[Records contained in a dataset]
━━━━
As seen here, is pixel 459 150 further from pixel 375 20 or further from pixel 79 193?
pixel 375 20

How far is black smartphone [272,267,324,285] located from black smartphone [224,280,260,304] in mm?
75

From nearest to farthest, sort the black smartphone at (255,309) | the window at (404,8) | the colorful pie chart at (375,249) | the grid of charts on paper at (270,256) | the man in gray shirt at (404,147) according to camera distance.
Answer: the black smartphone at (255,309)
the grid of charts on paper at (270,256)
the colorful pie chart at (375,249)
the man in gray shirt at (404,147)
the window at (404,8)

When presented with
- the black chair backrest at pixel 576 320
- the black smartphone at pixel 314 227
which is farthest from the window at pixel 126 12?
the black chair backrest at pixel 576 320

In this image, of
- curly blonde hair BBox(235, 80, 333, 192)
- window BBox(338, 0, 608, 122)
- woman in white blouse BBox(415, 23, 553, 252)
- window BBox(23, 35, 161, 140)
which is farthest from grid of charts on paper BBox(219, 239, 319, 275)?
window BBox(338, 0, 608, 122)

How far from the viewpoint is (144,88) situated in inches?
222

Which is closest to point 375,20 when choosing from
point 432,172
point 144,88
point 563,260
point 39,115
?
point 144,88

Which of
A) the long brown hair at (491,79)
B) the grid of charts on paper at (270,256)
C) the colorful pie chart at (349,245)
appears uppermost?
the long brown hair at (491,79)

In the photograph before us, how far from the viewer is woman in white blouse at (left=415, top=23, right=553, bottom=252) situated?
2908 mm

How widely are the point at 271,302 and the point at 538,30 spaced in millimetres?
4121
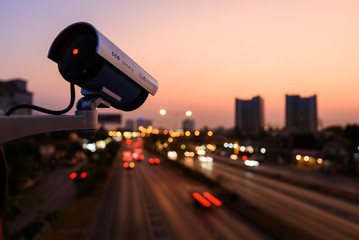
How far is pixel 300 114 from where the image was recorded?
150 m

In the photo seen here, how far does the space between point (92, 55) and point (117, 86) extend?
12.9 inches

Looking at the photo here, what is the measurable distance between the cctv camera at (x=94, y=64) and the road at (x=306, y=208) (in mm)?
17743

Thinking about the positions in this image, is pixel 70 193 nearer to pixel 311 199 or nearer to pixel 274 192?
pixel 274 192

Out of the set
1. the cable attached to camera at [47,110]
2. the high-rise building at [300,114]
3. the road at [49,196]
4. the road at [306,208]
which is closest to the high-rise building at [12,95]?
the road at [49,196]

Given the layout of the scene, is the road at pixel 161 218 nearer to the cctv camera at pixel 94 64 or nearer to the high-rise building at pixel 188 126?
the high-rise building at pixel 188 126

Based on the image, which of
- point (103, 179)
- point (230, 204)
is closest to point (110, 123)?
point (103, 179)

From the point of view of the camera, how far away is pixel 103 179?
115ft

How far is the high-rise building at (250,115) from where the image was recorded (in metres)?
176

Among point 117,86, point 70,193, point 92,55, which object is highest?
point 92,55

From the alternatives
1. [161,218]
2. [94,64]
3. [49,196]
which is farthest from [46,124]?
[49,196]

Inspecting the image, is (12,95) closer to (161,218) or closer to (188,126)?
(188,126)

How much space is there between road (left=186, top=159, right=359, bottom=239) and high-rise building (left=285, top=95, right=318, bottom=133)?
12406 centimetres

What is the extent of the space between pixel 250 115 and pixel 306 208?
161625 mm

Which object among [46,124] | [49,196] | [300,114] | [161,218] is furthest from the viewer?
[300,114]
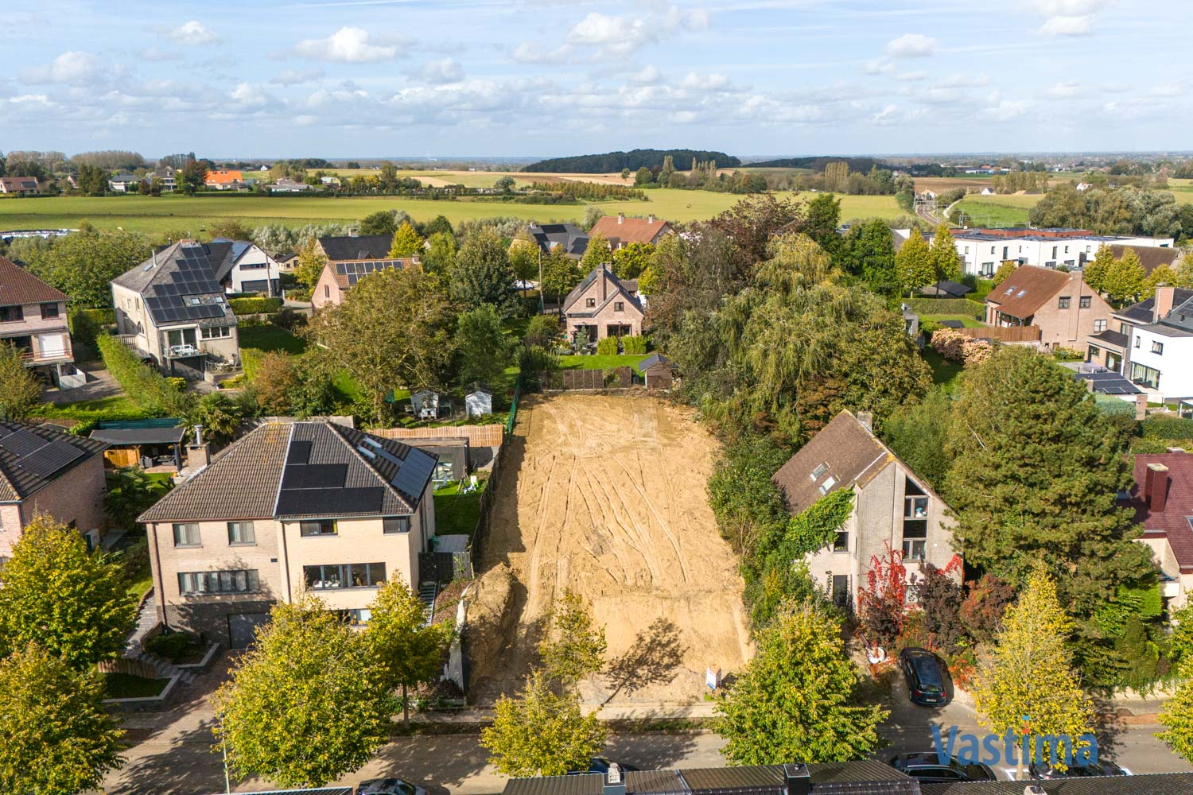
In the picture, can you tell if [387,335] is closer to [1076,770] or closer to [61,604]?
[61,604]

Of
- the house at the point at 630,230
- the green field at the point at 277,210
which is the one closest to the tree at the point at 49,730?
the house at the point at 630,230

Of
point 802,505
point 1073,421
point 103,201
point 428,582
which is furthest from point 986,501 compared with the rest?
point 103,201

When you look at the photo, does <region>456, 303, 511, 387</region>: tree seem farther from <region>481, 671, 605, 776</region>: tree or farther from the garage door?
<region>481, 671, 605, 776</region>: tree

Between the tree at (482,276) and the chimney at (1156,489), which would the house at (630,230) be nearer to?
the tree at (482,276)

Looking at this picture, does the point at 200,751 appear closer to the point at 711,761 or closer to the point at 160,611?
the point at 160,611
━━━━
◆ **The task**
From the material above, copy everything exactly but the pictures.

◆ **Problem solution**
As seen here, is pixel 459 150 further from pixel 375 20 or further from pixel 79 193?
pixel 375 20

How far is black smartphone [272,267,324,285] located from black smartphone [224,280,260,304] in mm?
75

From nearest to farthest, sort the black smartphone at (255,309) | the window at (404,8) | the colorful pie chart at (375,249) | the grid of charts on paper at (270,256) | the man in gray shirt at (404,147) according to camera distance.
Answer: the black smartphone at (255,309)
the grid of charts on paper at (270,256)
the colorful pie chart at (375,249)
the man in gray shirt at (404,147)
the window at (404,8)

When presented with
- the black chair backrest at pixel 576 320
- the black smartphone at pixel 314 227
which is farthest from the window at pixel 126 12?
the black chair backrest at pixel 576 320

In this image, of
- curly blonde hair BBox(235, 80, 333, 192)
- window BBox(338, 0, 608, 122)
- woman in white blouse BBox(415, 23, 553, 252)
- window BBox(23, 35, 161, 140)
which is farthest from grid of charts on paper BBox(219, 239, 319, 275)?
window BBox(338, 0, 608, 122)

How far from the viewpoint is (144,88) situated in inches?
222

Which is closest to point 375,20 when choosing from
point 432,172
point 144,88
point 563,260
point 39,115
?
point 144,88

Which of
A) the long brown hair at (491,79)
B) the grid of charts on paper at (270,256)
C) the colorful pie chart at (349,245)
appears uppermost?
the long brown hair at (491,79)

In the photograph before us, how far from the viewer is woman in white blouse at (left=415, top=23, right=553, bottom=252) situated?
2908 mm

How widely are the point at 271,302 and the point at 538,30 spaced in millimetres?
4121
How far is pixel 300 114 from where the image was recorded?
150 m

In the photo seen here, how far does the space between point (92, 55) and point (117, 86) extend?
12.9 inches

Looking at the photo here, what is the measurable distance between the cctv camera at (x=94, y=64) and the road at (x=306, y=208) (in mm)?
17743

Thinking about the positions in this image, is pixel 70 193 nearer to pixel 311 199 or nearer to pixel 274 192?
pixel 274 192

Out of the set
1. the cable attached to camera at [47,110]
2. the high-rise building at [300,114]
3. the road at [49,196]
4. the road at [306,208]
which is closest to the high-rise building at [12,95]?
the road at [49,196]

Given the layout of the scene, is the road at pixel 161 218 nearer to the cctv camera at pixel 94 64 or nearer to the high-rise building at pixel 188 126?
the high-rise building at pixel 188 126

Based on the image, which of
- point (103, 179)
- point (230, 204)
is closest to point (110, 123)?
point (103, 179)

From the point of view of the camera, how far away is pixel 103 179?
115ft

How far is the high-rise building at (250,115) from where the image was recorded (in metres)?
176

Among point 117,86, point 70,193, point 92,55, which object is highest?
point 92,55

From the alternatives
1. [161,218]
2. [94,64]
3. [49,196]
which is farthest from [46,124]?
[49,196]

Inspecting the image, is (12,95) closer to (161,218) or closer to (188,126)?
(188,126)

How much space is there between road (left=186, top=159, right=359, bottom=239) and high-rise building (left=285, top=95, right=318, bottom=133)?
12406 centimetres

What is the extent of the space between pixel 250 115 and pixel 306 208?
161625 mm

Which object among [46,124] | [49,196] | [300,114] | [161,218] is furthest from the viewer?
[300,114]
In the picture, can you tell if [387,335] is closer to [1076,770] or closer to [61,604]?
[61,604]

Of
- the house at the point at 630,230
- the green field at the point at 277,210
which is the one closest to the tree at the point at 49,730?
the house at the point at 630,230

Of
point 802,505
point 1073,421
point 103,201
point 428,582
which is furthest from point 986,501 compared with the rest?
point 103,201

When you look at the photo, does <region>456, 303, 511, 387</region>: tree seem farther from <region>481, 671, 605, 776</region>: tree or farther from the garage door?
<region>481, 671, 605, 776</region>: tree

Between the tree at (482,276) and the chimney at (1156,489), which would the house at (630,230) be nearer to?
the tree at (482,276)

Looking at this picture, does the point at 200,751 appear closer to the point at 711,761 or closer to the point at 160,611?
the point at 160,611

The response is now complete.